Surviving can also mean building a sense of self and embodied power that allows people to live larger lives with more freedom and self-direction and joy.

Prepare helps people meet their goals of self-defense and survival.

Much can be said about martial arts and MMA training. Prepare’s expertise comes from the vantage point of self-defense and violence prevention. We focus on self-defense and survival by emphasizing the following:

  1. Providing relatable scenarios – ones that match the lived experiences and most likely risks of those being taught. Scenarios change based on who is being taught since that connects to what one is likely to face.
  2. Teaching accessible techniques – including accessibility for people with physical, developmental, and cognitive disabilities. When the desired time to invest in a program is short-term – for example a single day or multi-session program over a handful of days – then the list of techniques taught needs to match what one can integrate to a reasonable level of effectiveness in that time frame. Our goal from the start is to make the learning efficient and practical and to build confidence in one’s competence!
  3. Setting as the goal to shut down aggressors’ intentions and or capacity to continue. It’s not a “win” per se, but the interruption of violence that has begun.

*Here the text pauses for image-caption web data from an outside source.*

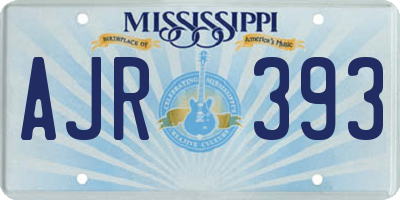 MS license plate AJR393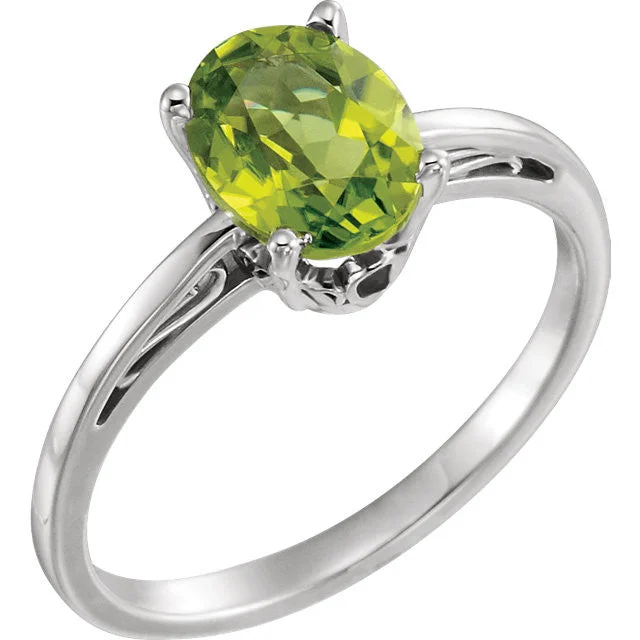 modern necklaces for women -14K White Gold Oval Peridot Scroll Set Ring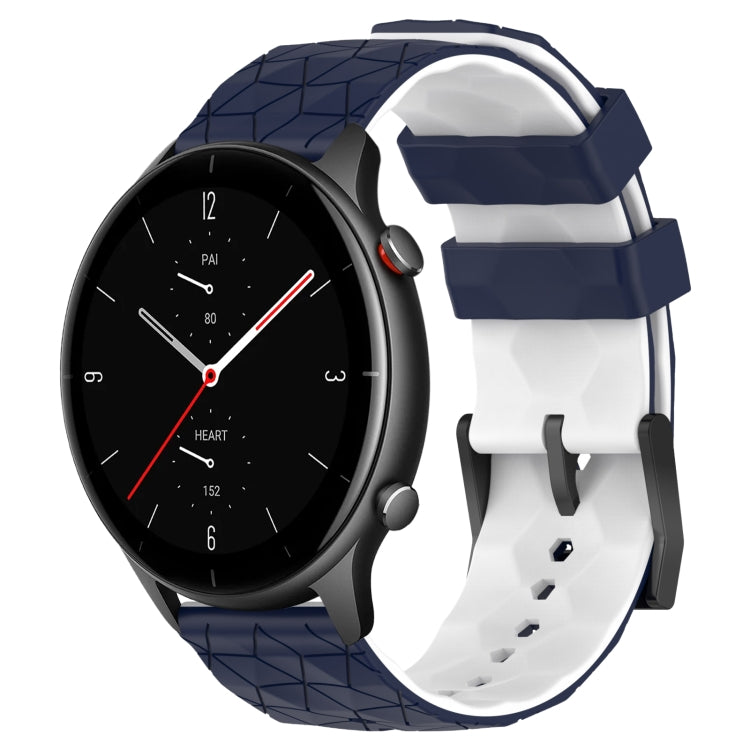 22mm Football Texture Two-Color Silicone Watch Band, For Amazfit GTR 2e, For Amazfit GTR 2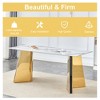 Syemin 63" Side Table, Marble Top, With Metal Stainless Steel Butterfly Legs for Living Room, Gold, 63"*31.5"*30" - 3 of 4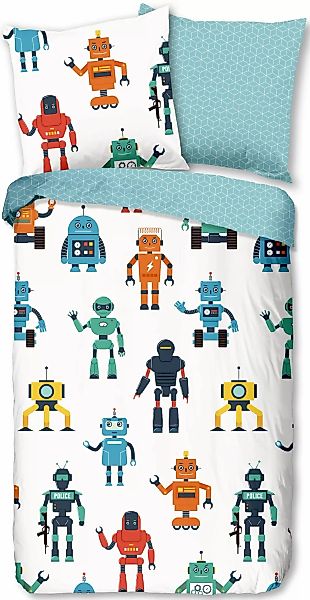 good morning Wendebettwäsche »Robots«, Baumwolle, 135x200, Reißverschluss, günstig online kaufen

That can mean using physical skills, but it can also mean psychological strategy, verbal responses, evasion responses, accessing help from others, and even skills to be able to provide help to others. Most people we meet deeply care about the moral and legal ramifications of delivering full force strikes, even in the name of self-defense. Our class participants consistently cite using their intermediate level strategies after class, and they rarely face the feared physical confrontations that motivated them to enroll.

  1. Trauma-informed training is a key component to making a space feel safer for survivors and others. For example, it’s very important to include acknowledgment that not resisting (by choice or because of physiological response) is also a valued or necessary option. If you are “in it to win it,” that wrongly implies failure when the choice not to respond is made. If you are geared to constant improvement that wrongly implies failure to improve since you didn’t best someone when given the chance. These perspectives are deeply hurtful to survivors who couldn’t resist, chose not to resist, or who resisted but were not able to deter their assailant.

Learning survival skills is a potentially emotionally laden experience, and we can create safer spaces by providing opportunities for peer support, acknowledging and sharing of emotions, and space to reflect on the connections people make with class experiences and their own lives. The class is explicitly not a hierarchy or a competition; there are no ranks – so each person can work on their own goals at their own pace.

We feel that everyone benefits from having varied options available. If pursuing more than one type of program helps people meet their goals, we are all for it!